• _Tâche à réaliser_: Transcrivez fidèlement chacune des entrées ci-dessous, ligne par ligne et sans aucune modification.

• _Entrées à traiter_:
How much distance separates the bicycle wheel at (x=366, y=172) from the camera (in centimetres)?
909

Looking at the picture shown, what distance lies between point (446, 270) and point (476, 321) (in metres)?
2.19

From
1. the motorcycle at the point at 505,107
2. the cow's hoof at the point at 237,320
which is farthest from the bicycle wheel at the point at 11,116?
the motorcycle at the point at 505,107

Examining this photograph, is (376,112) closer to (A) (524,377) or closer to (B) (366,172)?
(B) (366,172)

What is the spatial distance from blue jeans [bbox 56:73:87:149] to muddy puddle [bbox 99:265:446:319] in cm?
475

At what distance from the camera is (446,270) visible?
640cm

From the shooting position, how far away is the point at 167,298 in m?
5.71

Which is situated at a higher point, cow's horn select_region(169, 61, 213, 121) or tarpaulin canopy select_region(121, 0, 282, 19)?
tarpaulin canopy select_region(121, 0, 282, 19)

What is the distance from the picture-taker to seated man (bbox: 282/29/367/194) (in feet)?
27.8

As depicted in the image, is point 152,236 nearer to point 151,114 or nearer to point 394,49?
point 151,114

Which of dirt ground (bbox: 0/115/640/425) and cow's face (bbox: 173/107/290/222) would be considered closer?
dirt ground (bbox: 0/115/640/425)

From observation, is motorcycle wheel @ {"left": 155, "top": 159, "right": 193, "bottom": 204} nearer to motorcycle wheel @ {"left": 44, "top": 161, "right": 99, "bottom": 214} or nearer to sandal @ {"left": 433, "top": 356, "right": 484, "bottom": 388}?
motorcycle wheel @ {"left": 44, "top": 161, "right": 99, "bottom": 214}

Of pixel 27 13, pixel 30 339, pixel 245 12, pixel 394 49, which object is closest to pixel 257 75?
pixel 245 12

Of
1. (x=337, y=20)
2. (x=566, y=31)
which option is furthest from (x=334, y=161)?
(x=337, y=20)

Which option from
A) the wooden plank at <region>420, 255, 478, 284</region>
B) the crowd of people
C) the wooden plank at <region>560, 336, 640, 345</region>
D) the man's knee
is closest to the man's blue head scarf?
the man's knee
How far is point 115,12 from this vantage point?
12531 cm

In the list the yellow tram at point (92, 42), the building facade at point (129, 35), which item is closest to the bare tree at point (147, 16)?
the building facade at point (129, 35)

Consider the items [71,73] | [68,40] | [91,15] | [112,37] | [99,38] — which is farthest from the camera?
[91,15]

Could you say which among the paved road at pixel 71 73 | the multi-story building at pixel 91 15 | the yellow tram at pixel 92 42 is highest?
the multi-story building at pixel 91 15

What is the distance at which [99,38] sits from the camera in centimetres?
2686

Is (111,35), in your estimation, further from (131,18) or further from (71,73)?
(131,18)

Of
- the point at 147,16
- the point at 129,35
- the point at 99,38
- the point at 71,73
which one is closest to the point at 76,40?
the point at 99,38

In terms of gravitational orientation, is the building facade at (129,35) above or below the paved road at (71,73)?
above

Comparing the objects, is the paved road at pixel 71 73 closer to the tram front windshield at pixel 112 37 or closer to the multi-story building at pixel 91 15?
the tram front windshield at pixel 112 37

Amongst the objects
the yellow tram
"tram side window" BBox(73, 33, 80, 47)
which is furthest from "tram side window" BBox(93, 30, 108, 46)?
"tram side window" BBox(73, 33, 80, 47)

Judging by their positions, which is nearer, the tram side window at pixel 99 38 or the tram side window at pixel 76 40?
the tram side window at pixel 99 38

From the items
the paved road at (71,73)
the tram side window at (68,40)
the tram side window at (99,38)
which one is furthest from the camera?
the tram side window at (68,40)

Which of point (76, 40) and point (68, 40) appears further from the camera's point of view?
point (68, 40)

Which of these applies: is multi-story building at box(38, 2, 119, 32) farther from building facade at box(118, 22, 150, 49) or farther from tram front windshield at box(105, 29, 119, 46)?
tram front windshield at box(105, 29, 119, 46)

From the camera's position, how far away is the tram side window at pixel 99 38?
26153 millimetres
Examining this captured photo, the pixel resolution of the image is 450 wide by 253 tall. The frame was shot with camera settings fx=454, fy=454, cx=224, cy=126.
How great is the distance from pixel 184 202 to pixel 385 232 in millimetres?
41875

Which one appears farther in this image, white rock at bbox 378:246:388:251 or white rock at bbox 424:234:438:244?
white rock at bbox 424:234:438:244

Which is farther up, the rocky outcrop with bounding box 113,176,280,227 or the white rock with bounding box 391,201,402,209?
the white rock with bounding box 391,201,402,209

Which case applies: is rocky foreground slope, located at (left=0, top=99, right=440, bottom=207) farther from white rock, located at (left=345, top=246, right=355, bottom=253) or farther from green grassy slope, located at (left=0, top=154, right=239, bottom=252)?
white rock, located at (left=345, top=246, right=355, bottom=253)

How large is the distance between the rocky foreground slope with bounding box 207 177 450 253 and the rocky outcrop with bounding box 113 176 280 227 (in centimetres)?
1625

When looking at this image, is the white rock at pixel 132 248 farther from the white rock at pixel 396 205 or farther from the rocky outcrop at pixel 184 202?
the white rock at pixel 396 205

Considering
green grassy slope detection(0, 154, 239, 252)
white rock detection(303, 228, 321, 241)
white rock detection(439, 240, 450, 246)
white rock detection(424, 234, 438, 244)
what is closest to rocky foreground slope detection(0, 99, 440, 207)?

• _Corrigé détaillé_:
How much distance separates the bicycle wheel at (x=366, y=172) from the camera (in centimetres)?
909

Looking at the picture shown, what distance lies between point (446, 270) and point (476, 321) (in metres)?
2.19

From
1. the motorcycle at the point at 505,107
2. the cow's hoof at the point at 237,320
which is farthest from the bicycle wheel at the point at 11,116?
the motorcycle at the point at 505,107

Examining this photograph, is (376,112) closer to (A) (524,377) or closer to (B) (366,172)?
(B) (366,172)

What is the spatial distance from blue jeans [bbox 56:73:87:149] to muddy puddle [bbox 99:265:446:319] in cm?
475

At what distance from the camera is (446,270) visible?
640cm

From the shooting position, how far away is the point at 167,298 in m?
5.71

Which is situated at a higher point, cow's horn select_region(169, 61, 213, 121) or tarpaulin canopy select_region(121, 0, 282, 19)?
tarpaulin canopy select_region(121, 0, 282, 19)

What is the distance from the picture-taker to seated man (bbox: 282/29/367/194) (in feet)?
27.8

As depicted in the image, is point 152,236 nearer to point 151,114 or nearer to point 394,49?
point 151,114

Which of dirt ground (bbox: 0/115/640/425) and cow's face (bbox: 173/107/290/222) would be considered closer?
dirt ground (bbox: 0/115/640/425)

From observation, is motorcycle wheel @ {"left": 155, "top": 159, "right": 193, "bottom": 204} nearer to motorcycle wheel @ {"left": 44, "top": 161, "right": 99, "bottom": 214} or nearer to sandal @ {"left": 433, "top": 356, "right": 484, "bottom": 388}?
motorcycle wheel @ {"left": 44, "top": 161, "right": 99, "bottom": 214}

Of pixel 27 13, pixel 30 339, pixel 245 12, pixel 394 49, which object is closest to pixel 257 75?
pixel 245 12

Of
1. (x=337, y=20)
2. (x=566, y=31)
which option is furthest from (x=334, y=161)?
(x=337, y=20)

Which option from
A) the wooden plank at <region>420, 255, 478, 284</region>
B) the crowd of people
C) the wooden plank at <region>560, 336, 640, 345</region>
D) the man's knee
is closest to the man's blue head scarf?
the man's knee
How far is point 115,12 from this vantage point?
12531 cm

In the list the yellow tram at point (92, 42), the building facade at point (129, 35), which item is closest to the bare tree at point (147, 16)?
the building facade at point (129, 35)

Consider the items [71,73] | [68,40] | [91,15] | [112,37] | [99,38] — which is farthest from the camera?
[91,15]

Could you say which among the paved road at pixel 71 73 | the multi-story building at pixel 91 15 | the yellow tram at pixel 92 42 is highest?
the multi-story building at pixel 91 15

What is the distance at which [99,38] sits from the camera in centimetres?
2686

Is (111,35), in your estimation, further from (131,18) or further from (71,73)?
(131,18)

Of
- the point at 147,16
- the point at 129,35
- the point at 99,38
- the point at 71,73
which one is closest to the point at 76,40?
the point at 99,38

In terms of gravitational orientation, is the building facade at (129,35) above or below the paved road at (71,73)?
above

Comparing the objects, is the paved road at pixel 71 73 closer to the tram front windshield at pixel 112 37 or closer to the multi-story building at pixel 91 15?
the tram front windshield at pixel 112 37

Amongst the objects
the yellow tram
"tram side window" BBox(73, 33, 80, 47)
which is furthest from "tram side window" BBox(93, 30, 108, 46)?
"tram side window" BBox(73, 33, 80, 47)

Judging by their positions, which is nearer, the tram side window at pixel 99 38 or the tram side window at pixel 76 40?
the tram side window at pixel 99 38

From the items
the paved road at (71,73)
the tram side window at (68,40)
the tram side window at (99,38)
which one is furthest from the camera?
the tram side window at (68,40)

Which of point (76, 40) and point (68, 40) appears further from the camera's point of view?
point (68, 40)

Which of these applies: is multi-story building at box(38, 2, 119, 32) farther from building facade at box(118, 22, 150, 49) or farther from tram front windshield at box(105, 29, 119, 46)?
tram front windshield at box(105, 29, 119, 46)

From the camera's position, how far away is the tram side window at pixel 99 38?
26153 millimetres
Examining this captured photo, the pixel resolution of the image is 450 wide by 253 tall. The frame was shot with camera settings fx=454, fy=454, cx=224, cy=126.
How great is the distance from pixel 184 202 to pixel 385 232 in millimetres?
41875

Which one appears farther in this image, white rock at bbox 378:246:388:251 or white rock at bbox 424:234:438:244?
white rock at bbox 424:234:438:244

Which is farther up, the rocky outcrop with bounding box 113,176,280,227 or the white rock with bounding box 391,201,402,209?
the white rock with bounding box 391,201,402,209

Which case applies: is rocky foreground slope, located at (left=0, top=99, right=440, bottom=207) farther from white rock, located at (left=345, top=246, right=355, bottom=253) or farther from green grassy slope, located at (left=0, top=154, right=239, bottom=252)?
white rock, located at (left=345, top=246, right=355, bottom=253)

How large is the distance between the rocky foreground slope with bounding box 207 177 450 253 and the rocky outcrop with bounding box 113 176 280 227 (in centimetres)?
1625

When looking at this image, is the white rock at pixel 132 248 farther from the white rock at pixel 396 205 or farther from the rocky outcrop at pixel 184 202?
the white rock at pixel 396 205

Considering
green grassy slope detection(0, 154, 239, 252)
white rock detection(303, 228, 321, 241)
white rock detection(439, 240, 450, 246)
white rock detection(424, 234, 438, 244)
what is closest to rocky foreground slope detection(0, 99, 440, 207)?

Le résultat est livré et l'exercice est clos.